Am 29.12.2011 21:07, schrieb PJ Eby:
I don't understand how that helps a collision attack. If you can still generate two strings with the same (pre-randomized) hash, what difference does it make that the dict adds a random number? The post-randomized number will still be the same, no?
Or does this attack just rely on the hash *remainders* being the same? If so, I can see how hashing the hash would help. But since the attacker doesn't know the modulus, and it can change as the dictionary grows, I would expect the attack to require matching hashes, not just matching hash remainders... unless I'm just completely off base here.
The attack doesn't need perfect collisions. The attacker calculates strings in a way so that their hashes results in as many collision as possible in the dict code. An attacker succeeds when the initial slot for an hash is filled and as many subsequent slots of the perturbed masked hash, too. Also an attacker can easily predict the size and therefore the mask for the hash remainder. A POST request parser usually starts with an empty dict and the growth rate of Python's dicts is well documented.
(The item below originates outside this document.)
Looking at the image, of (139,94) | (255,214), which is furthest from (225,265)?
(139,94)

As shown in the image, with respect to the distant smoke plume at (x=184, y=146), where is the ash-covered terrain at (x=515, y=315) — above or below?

The changing mask makes the attack just a tiny bit more challenging.
The hash randomization idea adds a salt to throw the attacker of course. Instead of
position = hash & mask
hash = salt + hash position = hash & mask
where salt is a random, process global value that is fixed for the life time of the program. The salt also affects the perturbance during the search for new slots. As you already stated this salt won't be affective against full hash collisions.
The attack needs A LOT of problematic strings to become an issue, possible hundred of thousands or even millions of keys in a very large POST request. In reality an attacker won't reach the full theoretical O(n^2) performance degradation for a hash table. But even more than O(n) instead of O(1) for a million keys in each request has some impact on your servers' CPUs. Some vendors have limited to POST request to 1 MB or the amount of keys to 10,000 to work around the issue. One paper also states that attacks on Python with 64bit is just academical for now.